What is required ->
Beginning at the top of the data below, restate every line word for word until the line containing "श्रीमते लोकनाथ-स्वामिन् इति नामिने ॥" has been included, and omit the pictures.

Data under study ->
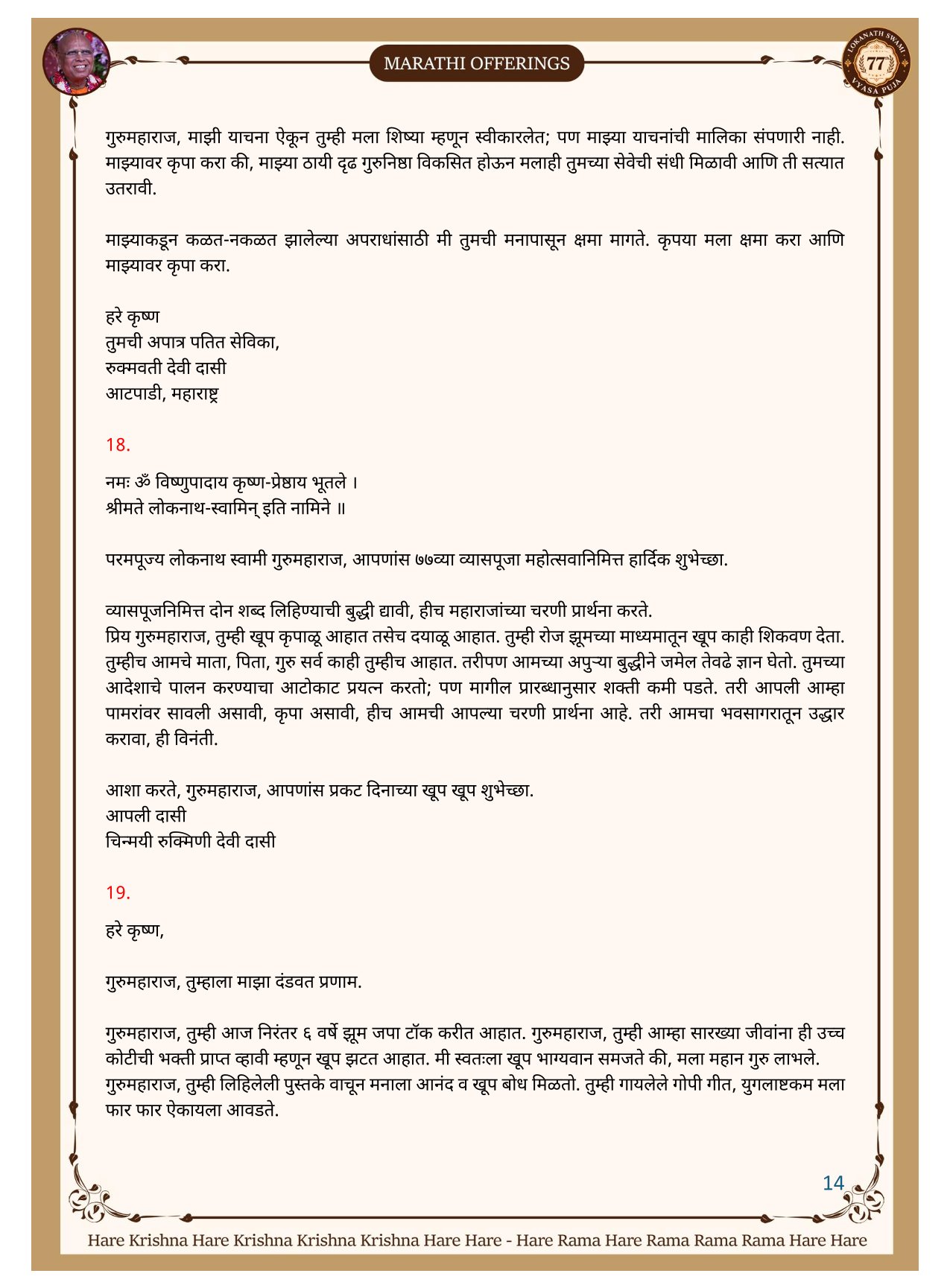 MARATHI OFFERINGS

LOKANATH SWAMI 77 VYASA PUJA

गुरुमहाराज, माझी याचना ऐकून तुम्ही मला शिष्या म्हणून स्वीकारलेत; पण माझ्या याचनांची मालिका संपणारी नाही. माझ्यावर कृपा करा की, माझ्या ठायी दृढ गुरुनिष्ठा विकसित होऊन मलाही तुमच्या सेवेची संधी मिळावी आणि ती सत्यात उतरावी.

माझ्याकडून कळत-नकळत झालेल्या अपराधांसाठी मी तुमची मनापासून क्षमा मागते. कृपया मला क्षमा करा आणि माझ्यावर कृपा करा.

हरे कृष्ण
तुमची अपात्र पतित सेविका,
रुक्मवती देवी दासी
आटपाडी, महाराष्ट्र

18.

नमः ॐ विष्णुपादाय कृष्ण-प्रेष्ठाय भूतले ।
श्रीमते लोकनाथ-स्वामिन् इति नामिने ॥

परमपूज्य लोकनाथ स्वामी गुरुमहाराज, आपणांस ७७व्या व्यासपूजा महोत्सवानिमित्त हार्दिक शुभेच्छा.

व्यासपूजनिमित्त दोन शब्द लिहिण्याची बुद्धी द्यावी, हीच महाराजांच्या चरणी प्रार्थना करते.
प्रिय गुरुमहाराज, तुम्ही खूप कृपाळू आहात तसेच दयाळू आहात. तुम्ही रोज झूमच्या माध्यमातून खूप काही शिकवण देता. तुम्हीच आमचे माता, पिता, गुरु सर्व काही तुम्हीच आहात. तरीपण आमच्या अपुऱ्या बुद्धीने जमेल तेवढे ज्ञान घेतो. तुमच्या आदेशाचे पालन करण्याचा आटोकाट प्रयत्न करतो; पण मागील प्रारब्धानुसार शक्ती कमी पडते. तरी आपली आम्हा पामरांवर सावली असावी, कृपा असावी, हीच आमची आपल्या चरणी प्रार्थना आहे. तरी आमचा भवसागरातून उद्धार करावा, ही विनंती.

आशा करते, गुरुमहाराज, आपणांस प्रकट दिनाच्या खूप खूप शुभेच्छा.
आपली दासी
चिन्मयी रुक्मिणी देवी दासी

19.

हरे कृष्ण,

गुरुमहाराज, तुम्हाला माझा दंडवत प्रणाम.

गुरुमहाराज, तुम्ही आज निरंतर ६ वर्षे झूम जपा टॉक करीत आहात. गुरुमहाराज, तुम्ही आम्हा सारख्या जीवांना ही उच्च कोटीची भक्ती प्राप्त व्हावी म्हणून खूप झटत आहात. मी स्वतःला खूप भाग्यवान समजते की, मला महान गुरु लाभले.
गुरुमहाराज, तुम्ही लिहिलेली पुस्तके वाचून मनाला आनंद व खूप बोध मिळतो. तुम्ही गायलेले गोपी गीत, युगलाष्टकम मला फार फार ऐकायला आवडते.

14

Hare Krishna Hare Krishna Krishna Krishna Hare Hare - Hare Rama Hare Rama Rama Rama Hare Hare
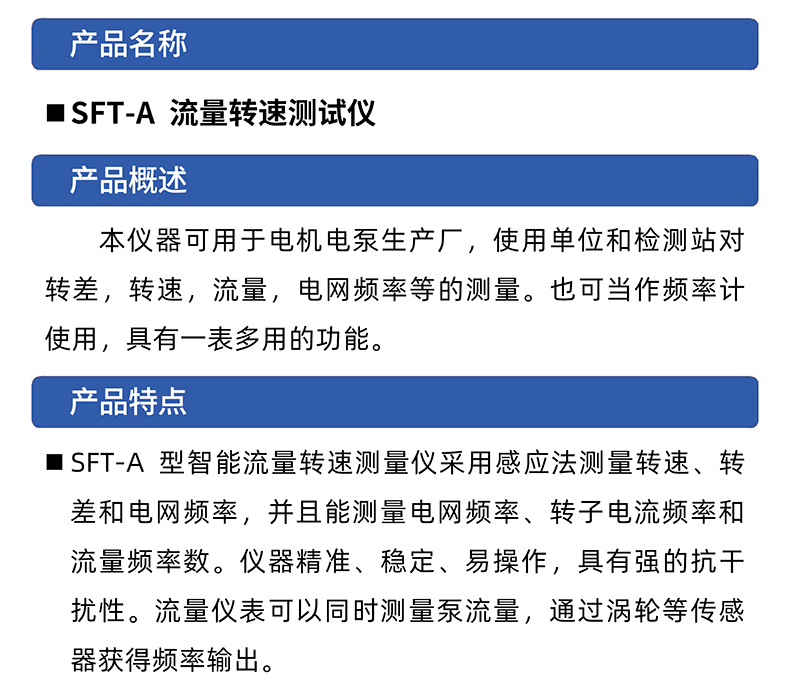 产品名称

■ SFT-A 流量转速测试仪

产品概述

本仪器可用于电机电泵生产厂，使用单位和检测站对转差，转速，流量，电网频率等的测量。也可当作频率计使用，具有一表多用的功能。

产品特点

■ SFT-A 型智能流量转速测量仪采用感应法测量转速、转差和电网频率，并且能测量电网频率、转子电流频率和流量频率数。仪器精准、稳定、易操作，具有强的抗干扰性。流量仪表可以同时测量泵流量，通过涡轮等传感器获得频率输出。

Answer below ->
 MARATHI OFFERINGS

LOKANATH SWAMI 77 VYASA PUJA

गुरुमहाराज, माझी याचना ऐकून तुम्ही मला शिष्या म्हणून स्वीकारलेत; पण माझ्या याचनांची मालिका संपणारी नाही. माझ्यावर कृपा करा की, माझ्या ठायी दृढ गुरुनिष्ठा विकसित होऊन मलाही तुमच्या सेवेची संधी मिळावी आणि ती सत्यात उतरावी.

माझ्याकडून कळत-नकळत झालेल्या अपराधांसाठी मी तुमची मनापासून क्षमा मागते. कृपया मला क्षमा करा आणि माझ्यावर कृपा करा.

हरे कृष्ण
तुमची अपात्र पतित सेविका,
रुक्मवती देवी दासी
आटपाडी, महाराष्ट्र

18.

नमः ॐ विष्णुपादाय कृष्ण-प्रेष्ठाय भूतले ।
श्रीमते लोकनाथ-स्वामिन् इति नामिने ॥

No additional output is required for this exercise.